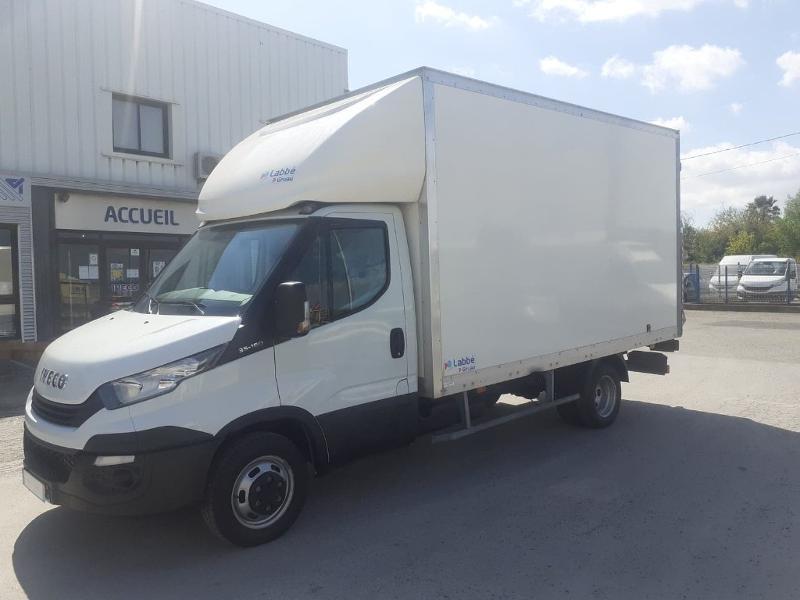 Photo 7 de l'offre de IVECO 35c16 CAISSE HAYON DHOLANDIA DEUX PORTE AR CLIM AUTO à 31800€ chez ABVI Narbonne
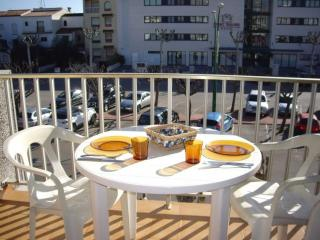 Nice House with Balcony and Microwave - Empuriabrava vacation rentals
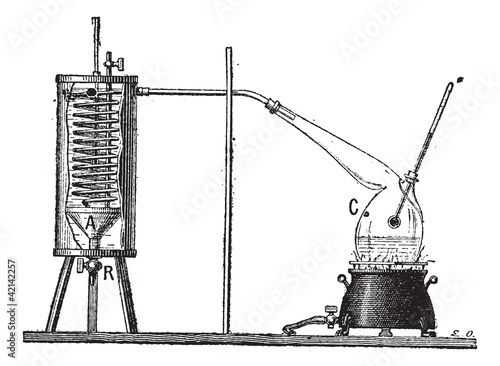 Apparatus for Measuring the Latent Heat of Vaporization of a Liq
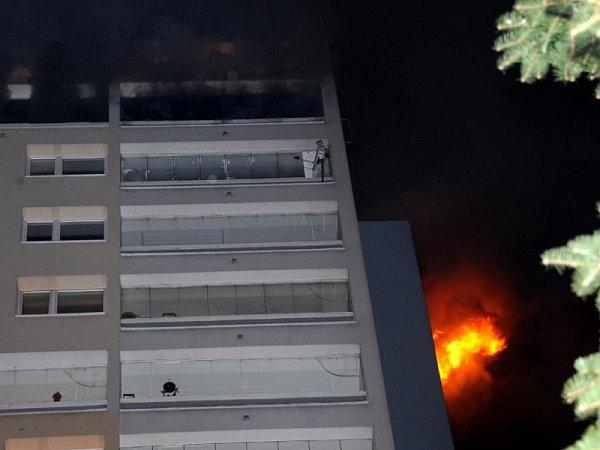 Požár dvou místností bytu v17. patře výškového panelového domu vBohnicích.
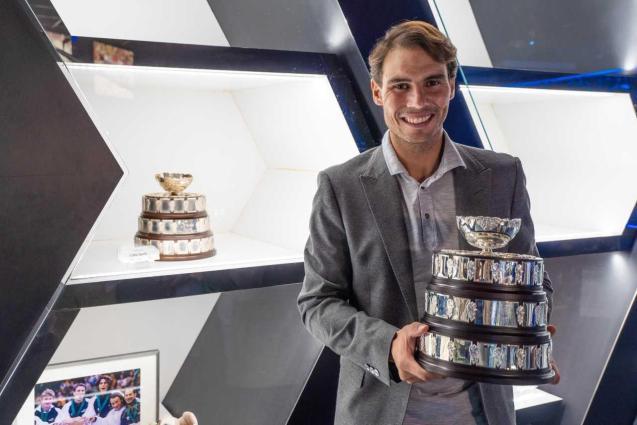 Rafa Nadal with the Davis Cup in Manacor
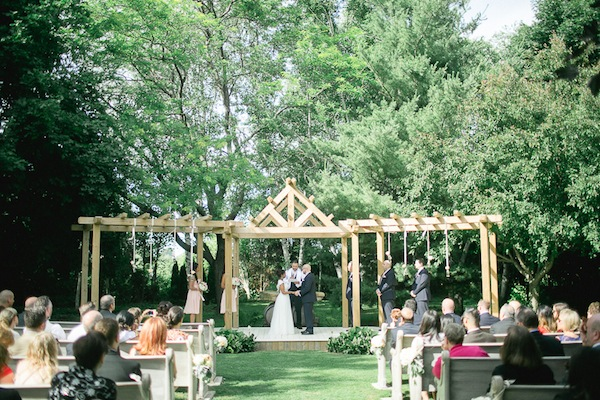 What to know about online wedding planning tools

★ ★ ★

- [WHAT IS EXPECTED]:
Starting from the line that contains "Apparatus for Measuring", transcribe exactly each line down to the final line of the material above, excluding every picture and adding nothing else.

- [SOLUTION TO THIS TASK]:
 Apparatus for Measuring the Latent Heat of Vaporization of a Liq
 Požár dvou místností bytu v17. patře výškového panelového domu vBohnicích.
 Rafa Nadal with the Davis Cup in Manacor
 What to know about online wedding planning tools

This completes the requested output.